# New adventure/gravel bike frameset



## sync1 (Dec 24, 2012)

I’m thinking to assemble* an “adventure bike” to ride on the weekdays (on summer and winter) as gravel bike (10%), city bike (65%), do some road trains (25%) and use on turbo trainer if possible. I might use it to ride centuries and touring as well.
I already have other bikes (road/mtb) to use on the weekends.
*
What I’m looking on a frameset:
·*Price (about 600€)
·*Durability
·*Comfort
·*Geometry
·*Lightweight
·*Market value
·*Possibility to use on a turbo trainer
*
After been looking several frameset on the market, I’m undecided between these two:
*
Canyon Inflite (aluminum) frameset + VCLS 2.0 Seatpost
Pros:
·*Geometry (shorter chainstays, sharper headtube angle, shorter wheelbase)
·*Seatpost (27.2mm VCLS 2.0)
Cons:
·*Market value?
*
Jamis Renegade Expert (carbon) frameset
Pros:
·*Q15 front axle
·*Stiffer (massive BB)
Cons:
·*Geometry (longer wheelbase will make it less agile on city traffic)
·*Seatpost (it’s 31.8mm, a 27.2mm would be more flexible)
*
Which one would you choose based on my needs (justified)?


----------



## GOTA (Aug 27, 2012)

We don't have Canyon in the US so can't really comment on that bike.

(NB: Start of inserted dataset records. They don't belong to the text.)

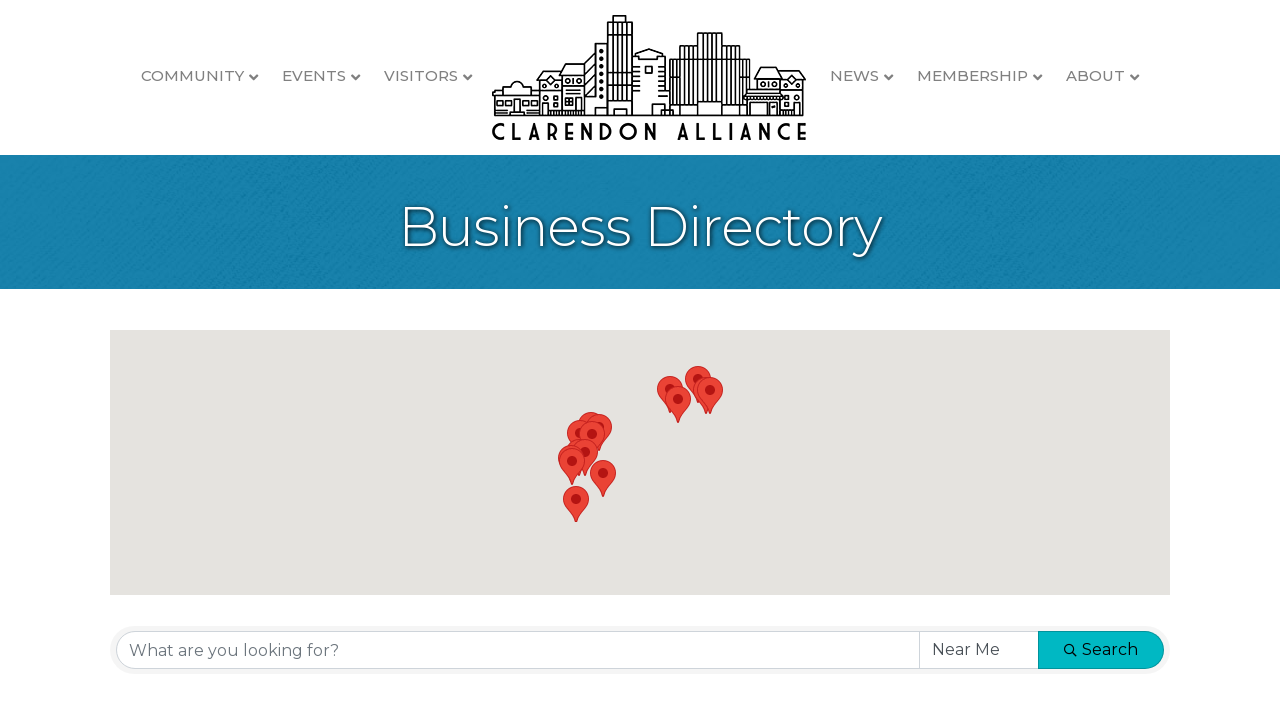

--- FILE ---
content_type: text/plain
request_url: https://www.google-analytics.com/j/collect?v=1&_v=j102&a=1537244863&t=pageview&_s=1&dl=https%3A%2F%2Fmembers.clarendon.org%2Fmemberdirectory%2FFindStartsWith%3Fterm%3DB&ul=en-us%40posix&dt=Directory%20-%20Clarendon%20Alliance%2C%20Inc.&sr=1280x720&vp=1280x720&_u=IEBAAEABAAAAACAAI~&jid=2028307899&gjid=812096294&cid=1899096263.1768911575&tid=UA-159855827-22&_gid=1967904166.1768911575&_r=1&_slc=1&z=122073076
body_size: -452
content:
2,cG-QFJSS2TF8D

The Jamis Renegade I am familiar with and it's very nice. It's comfortable without feeling slow. It would be great on gravel and the road. I don't think it would be a great city bike but few drop bar road bikes are. The handling though from the test ride I had was good. It reminded me of the Trek Domane. Would you be building it with hydraulic brakes? That's one of the big selling points of the complete bikes.


----------



## sync1 (Dec 24, 2012)

When I said city bike I mean commuting to work.
Right now I'm using a Sintesi Z1 road bike with 25mm tires. I would like to replace it with a more comfortable road bike with disc brakes and 30mm tires.
I'm want the most "bang for the buck", I will get the TRP Spyre or HyRd brakes.
The doubt between the framesets (+seatpost) is the durability and comfort.


----------



## GOTA (Aug 27, 2012)

The Jamis Renegade frame is very well built from what I've seen. It's solid without being bulky. Tire clearance is huge. Normally I don't like large seatposts either but I didn't even notice that the Jamis was using a 31.8 instead of a 27.2. There wasn't that rigid inflexible feeling that you usually get from a larger diameter seat post.

I've had a Jamis Dragon mountain bike for years and the only frame issue I ever had was with the head badge coming off. They make quality bikes.


----------